Gleebooks also had three of the CBCA (Children's Book Council of Australia) shortlisted books I've been after. Thanks to the shop's trusty computer cataloguing, they identified that three of my elusive (ie. "awaiting reprint") needs were sitting, forgotten, on shelves somewhere in the well-stocked shelves! Every year it's like a crazy little hide 'n' seek game I love to play: how quickly can I round up all of the shortlisted titles for the school library. Thanks to Gleebooks today, my search is almost over for 2008. (Of course, but the time Book Week comes along, all of the books will be freely available in most bookshops - but I want to use them in my teaching in the lead up to Book Week in Term Three, not after the event.)

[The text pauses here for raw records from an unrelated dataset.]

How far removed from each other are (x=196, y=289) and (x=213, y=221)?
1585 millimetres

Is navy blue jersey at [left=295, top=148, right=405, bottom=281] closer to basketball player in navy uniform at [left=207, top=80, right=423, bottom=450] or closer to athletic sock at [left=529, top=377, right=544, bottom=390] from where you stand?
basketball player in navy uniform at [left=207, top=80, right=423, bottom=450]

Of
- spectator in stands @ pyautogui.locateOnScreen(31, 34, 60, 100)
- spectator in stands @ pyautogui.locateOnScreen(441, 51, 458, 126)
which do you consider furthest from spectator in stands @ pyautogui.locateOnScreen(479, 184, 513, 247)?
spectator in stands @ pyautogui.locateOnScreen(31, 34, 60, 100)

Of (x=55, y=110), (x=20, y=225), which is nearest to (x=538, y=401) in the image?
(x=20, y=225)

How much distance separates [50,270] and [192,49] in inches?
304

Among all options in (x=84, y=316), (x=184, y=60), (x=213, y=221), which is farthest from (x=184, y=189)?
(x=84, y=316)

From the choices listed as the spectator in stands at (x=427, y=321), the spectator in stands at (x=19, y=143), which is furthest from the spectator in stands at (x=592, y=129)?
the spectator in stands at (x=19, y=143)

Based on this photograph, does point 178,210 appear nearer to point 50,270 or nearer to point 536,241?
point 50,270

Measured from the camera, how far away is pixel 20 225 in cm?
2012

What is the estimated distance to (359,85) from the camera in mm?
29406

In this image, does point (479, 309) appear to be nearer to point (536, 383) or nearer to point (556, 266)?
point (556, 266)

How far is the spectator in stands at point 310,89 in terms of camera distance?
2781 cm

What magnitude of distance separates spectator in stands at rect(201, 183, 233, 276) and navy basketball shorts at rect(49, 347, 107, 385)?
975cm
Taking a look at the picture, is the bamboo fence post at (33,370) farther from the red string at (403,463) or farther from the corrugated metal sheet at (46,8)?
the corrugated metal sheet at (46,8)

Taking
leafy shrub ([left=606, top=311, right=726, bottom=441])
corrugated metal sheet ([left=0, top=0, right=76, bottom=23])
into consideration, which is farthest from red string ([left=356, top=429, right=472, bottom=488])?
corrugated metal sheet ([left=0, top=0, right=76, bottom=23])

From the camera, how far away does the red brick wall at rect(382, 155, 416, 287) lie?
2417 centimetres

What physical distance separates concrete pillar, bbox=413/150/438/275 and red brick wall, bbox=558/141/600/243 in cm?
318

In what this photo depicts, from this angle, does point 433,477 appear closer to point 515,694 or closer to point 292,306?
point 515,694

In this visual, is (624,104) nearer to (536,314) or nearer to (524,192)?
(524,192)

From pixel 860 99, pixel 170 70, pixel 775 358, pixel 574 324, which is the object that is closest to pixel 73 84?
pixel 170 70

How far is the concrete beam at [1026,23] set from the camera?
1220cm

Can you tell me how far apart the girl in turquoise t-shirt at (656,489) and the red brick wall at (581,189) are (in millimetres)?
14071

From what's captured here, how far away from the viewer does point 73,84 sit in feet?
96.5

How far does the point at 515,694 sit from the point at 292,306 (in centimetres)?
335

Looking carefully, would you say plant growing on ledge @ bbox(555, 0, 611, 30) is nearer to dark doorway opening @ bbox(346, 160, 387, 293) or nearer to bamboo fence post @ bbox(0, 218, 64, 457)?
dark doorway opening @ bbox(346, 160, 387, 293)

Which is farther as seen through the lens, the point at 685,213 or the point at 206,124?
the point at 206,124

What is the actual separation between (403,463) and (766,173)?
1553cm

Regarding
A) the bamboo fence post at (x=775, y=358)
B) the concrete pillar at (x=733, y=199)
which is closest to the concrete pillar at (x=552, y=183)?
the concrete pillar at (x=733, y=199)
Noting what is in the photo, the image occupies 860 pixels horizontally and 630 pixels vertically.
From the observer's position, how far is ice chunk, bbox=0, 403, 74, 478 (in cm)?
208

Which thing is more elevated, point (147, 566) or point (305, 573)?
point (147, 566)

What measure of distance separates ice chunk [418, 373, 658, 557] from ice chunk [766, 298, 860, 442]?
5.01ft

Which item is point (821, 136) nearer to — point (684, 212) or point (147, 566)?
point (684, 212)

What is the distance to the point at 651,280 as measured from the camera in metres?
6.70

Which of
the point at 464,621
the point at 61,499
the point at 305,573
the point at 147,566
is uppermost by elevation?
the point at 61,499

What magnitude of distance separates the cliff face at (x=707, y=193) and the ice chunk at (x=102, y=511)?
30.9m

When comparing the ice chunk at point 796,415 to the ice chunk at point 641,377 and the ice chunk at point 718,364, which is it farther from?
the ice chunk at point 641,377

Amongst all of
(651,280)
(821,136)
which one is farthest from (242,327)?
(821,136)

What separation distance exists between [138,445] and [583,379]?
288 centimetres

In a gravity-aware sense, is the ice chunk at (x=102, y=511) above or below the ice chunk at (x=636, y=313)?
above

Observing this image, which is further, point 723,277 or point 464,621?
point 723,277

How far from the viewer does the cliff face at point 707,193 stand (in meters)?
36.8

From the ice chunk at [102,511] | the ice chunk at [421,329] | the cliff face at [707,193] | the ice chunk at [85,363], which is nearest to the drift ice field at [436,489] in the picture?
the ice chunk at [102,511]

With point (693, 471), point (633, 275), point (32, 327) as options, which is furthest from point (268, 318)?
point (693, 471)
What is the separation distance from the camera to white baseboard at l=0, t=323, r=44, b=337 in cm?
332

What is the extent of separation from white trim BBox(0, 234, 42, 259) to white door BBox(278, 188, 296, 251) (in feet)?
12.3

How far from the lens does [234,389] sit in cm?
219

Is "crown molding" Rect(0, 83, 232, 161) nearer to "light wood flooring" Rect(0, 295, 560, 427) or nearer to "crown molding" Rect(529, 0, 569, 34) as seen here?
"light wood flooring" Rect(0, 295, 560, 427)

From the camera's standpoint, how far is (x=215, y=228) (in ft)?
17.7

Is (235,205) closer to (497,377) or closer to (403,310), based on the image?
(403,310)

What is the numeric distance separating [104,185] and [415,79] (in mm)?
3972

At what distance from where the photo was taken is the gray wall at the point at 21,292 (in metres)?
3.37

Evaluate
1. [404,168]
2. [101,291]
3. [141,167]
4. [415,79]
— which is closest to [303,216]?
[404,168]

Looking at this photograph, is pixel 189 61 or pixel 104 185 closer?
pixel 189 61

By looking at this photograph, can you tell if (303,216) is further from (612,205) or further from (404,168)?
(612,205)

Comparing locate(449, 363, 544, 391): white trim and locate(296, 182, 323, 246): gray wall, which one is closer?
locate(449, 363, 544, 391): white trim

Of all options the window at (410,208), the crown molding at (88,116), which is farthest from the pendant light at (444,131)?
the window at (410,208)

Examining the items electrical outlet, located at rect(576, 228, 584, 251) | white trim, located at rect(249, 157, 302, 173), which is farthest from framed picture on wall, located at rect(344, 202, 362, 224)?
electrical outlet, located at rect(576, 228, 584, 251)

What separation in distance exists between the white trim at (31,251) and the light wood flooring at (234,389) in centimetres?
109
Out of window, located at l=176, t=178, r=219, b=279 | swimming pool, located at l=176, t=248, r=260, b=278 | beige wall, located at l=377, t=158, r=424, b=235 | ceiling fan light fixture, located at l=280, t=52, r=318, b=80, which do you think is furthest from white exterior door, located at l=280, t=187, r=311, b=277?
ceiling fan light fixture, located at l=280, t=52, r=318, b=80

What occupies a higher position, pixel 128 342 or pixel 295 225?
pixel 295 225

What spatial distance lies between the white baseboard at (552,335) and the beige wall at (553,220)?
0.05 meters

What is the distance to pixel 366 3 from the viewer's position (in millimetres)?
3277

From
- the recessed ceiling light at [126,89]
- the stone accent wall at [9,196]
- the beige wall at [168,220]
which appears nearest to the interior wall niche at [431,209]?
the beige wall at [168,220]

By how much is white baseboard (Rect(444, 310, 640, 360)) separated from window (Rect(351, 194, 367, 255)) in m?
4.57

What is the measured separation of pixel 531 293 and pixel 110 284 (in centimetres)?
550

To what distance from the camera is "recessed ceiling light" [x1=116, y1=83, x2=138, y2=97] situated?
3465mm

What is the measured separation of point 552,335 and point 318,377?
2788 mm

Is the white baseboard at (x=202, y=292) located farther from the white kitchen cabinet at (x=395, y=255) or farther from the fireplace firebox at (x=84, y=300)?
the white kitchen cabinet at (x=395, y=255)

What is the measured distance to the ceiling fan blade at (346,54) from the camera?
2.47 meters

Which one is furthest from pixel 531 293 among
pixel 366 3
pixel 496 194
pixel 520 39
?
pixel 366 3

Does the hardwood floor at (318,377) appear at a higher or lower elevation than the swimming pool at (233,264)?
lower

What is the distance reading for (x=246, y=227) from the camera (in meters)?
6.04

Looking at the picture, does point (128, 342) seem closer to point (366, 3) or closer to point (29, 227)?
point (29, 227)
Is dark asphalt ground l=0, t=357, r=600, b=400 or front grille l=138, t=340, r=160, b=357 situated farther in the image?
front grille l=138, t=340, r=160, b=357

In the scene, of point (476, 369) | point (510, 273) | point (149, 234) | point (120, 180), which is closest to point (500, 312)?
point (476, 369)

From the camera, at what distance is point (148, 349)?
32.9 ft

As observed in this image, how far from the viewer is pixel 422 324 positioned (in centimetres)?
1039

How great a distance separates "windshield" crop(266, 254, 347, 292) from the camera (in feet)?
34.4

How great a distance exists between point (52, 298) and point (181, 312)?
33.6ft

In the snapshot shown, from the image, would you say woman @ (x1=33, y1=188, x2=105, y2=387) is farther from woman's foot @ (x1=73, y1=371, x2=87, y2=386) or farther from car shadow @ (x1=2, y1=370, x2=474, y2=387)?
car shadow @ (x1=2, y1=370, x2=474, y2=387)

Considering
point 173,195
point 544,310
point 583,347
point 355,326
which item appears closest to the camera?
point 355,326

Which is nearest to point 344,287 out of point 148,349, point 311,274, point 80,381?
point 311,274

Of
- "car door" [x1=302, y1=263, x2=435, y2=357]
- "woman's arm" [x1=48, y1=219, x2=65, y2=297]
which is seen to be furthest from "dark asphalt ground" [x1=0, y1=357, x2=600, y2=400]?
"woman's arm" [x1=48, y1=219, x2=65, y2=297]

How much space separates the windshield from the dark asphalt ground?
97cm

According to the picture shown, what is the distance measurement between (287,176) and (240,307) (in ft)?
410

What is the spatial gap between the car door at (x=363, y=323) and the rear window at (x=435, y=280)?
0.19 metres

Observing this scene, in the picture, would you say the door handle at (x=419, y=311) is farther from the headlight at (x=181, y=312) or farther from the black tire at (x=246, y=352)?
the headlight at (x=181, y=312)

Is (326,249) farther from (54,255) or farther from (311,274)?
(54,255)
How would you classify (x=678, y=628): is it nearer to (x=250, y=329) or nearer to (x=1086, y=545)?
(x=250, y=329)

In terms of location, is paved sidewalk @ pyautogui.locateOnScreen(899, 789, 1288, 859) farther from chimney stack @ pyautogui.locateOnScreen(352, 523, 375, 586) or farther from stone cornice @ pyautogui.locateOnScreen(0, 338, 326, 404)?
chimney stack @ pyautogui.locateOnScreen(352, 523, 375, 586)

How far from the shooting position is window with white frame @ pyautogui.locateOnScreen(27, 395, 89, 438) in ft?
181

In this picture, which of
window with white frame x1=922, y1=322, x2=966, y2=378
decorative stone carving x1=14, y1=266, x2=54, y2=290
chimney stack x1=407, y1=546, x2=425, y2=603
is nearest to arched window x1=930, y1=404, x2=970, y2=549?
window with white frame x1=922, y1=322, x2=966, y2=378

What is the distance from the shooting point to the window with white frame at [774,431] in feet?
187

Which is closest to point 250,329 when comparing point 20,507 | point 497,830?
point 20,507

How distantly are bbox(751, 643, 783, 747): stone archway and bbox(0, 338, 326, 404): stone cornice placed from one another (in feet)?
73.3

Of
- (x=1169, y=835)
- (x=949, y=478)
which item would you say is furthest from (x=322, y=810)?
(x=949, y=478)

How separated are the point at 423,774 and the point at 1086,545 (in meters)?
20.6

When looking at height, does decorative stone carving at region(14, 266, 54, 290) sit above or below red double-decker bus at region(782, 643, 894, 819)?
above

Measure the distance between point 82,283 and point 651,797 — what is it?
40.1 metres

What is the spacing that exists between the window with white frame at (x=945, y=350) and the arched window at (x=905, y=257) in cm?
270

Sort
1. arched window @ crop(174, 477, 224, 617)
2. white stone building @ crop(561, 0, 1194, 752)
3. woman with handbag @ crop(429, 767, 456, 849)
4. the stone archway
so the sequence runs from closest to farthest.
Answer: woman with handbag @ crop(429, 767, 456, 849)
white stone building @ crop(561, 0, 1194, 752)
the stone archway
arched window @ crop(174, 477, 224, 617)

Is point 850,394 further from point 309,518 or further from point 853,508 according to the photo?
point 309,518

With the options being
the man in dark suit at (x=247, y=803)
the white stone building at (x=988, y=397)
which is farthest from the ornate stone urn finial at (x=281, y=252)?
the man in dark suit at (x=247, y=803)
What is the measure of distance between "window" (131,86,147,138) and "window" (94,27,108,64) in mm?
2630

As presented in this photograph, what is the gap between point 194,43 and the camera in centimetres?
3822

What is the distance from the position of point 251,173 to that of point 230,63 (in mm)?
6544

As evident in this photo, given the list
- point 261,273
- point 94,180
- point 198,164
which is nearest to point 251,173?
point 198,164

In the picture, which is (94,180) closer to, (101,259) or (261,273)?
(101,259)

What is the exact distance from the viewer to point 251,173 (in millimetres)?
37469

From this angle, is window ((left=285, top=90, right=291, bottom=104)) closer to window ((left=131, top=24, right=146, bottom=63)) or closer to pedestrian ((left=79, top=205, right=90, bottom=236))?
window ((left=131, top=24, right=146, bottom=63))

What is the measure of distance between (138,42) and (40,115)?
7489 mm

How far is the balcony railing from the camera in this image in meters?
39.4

It's a shame so many of the Glebe stores are vacant now, victims of the nearby Broadway Centre shopping mall that has evolved from the old Grace Bros buildings. Where Grace Bros and Glebe shops had survived, almost side-by-side for decades, so harmoniously, it now seems like the might of the all-inclusive air-conditioned mall has done its job and killed off a lot of the life from the street shopping strip.
i recall in the 70s and 80s, people waited for restaurateurs to die before they could rent an empty shop in Glebe!

For three years (1977-1979), I spent many an afternoon or lunch break strolling through Grace Bros at Broadway, eventually venturing further afield into Glebe and its amazing shops, during my years at the Guild Teachers College. Then, for a while in the late 80s and early 90s, it was worth going back to Glebe Point Road every so often just to see what was for sale in weird shops like Half a Cow (now long gone) and second hand bookshops such as Cornstalk Books.

I've also been squealing with delight over some recent Amazon online purchases. The official soundtrack album of "Ironman", a few tricky-to-find old science fiction paperbacks (postage will be more than the $1 or so for the book, but who cares - I found them at last!), and some television rarities on DVD. Yes - I'm a happy shopper in both real and virtual bookshops.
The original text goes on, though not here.